*** Opening of PROVIDED RECORDS ***
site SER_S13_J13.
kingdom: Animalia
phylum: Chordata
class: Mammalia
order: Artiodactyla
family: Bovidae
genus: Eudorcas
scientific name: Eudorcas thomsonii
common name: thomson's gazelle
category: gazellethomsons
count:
*** Close of PROVIDED RECORDS ***
WHAT IS EXPECTED -> Could you reproduce every line of the listing exactly?

ANSWER TO THE EXERCISE ->
site SER_S13_J13.
kingdom: Animalia
phylum: Chordata
class: Mammalia
order: Artiodactyla
family: Bovidae
genus: Eudorcas
scientific name: Eudorcas thomsonii
common name: thomson's gazelle
category: gazellethomsons
count:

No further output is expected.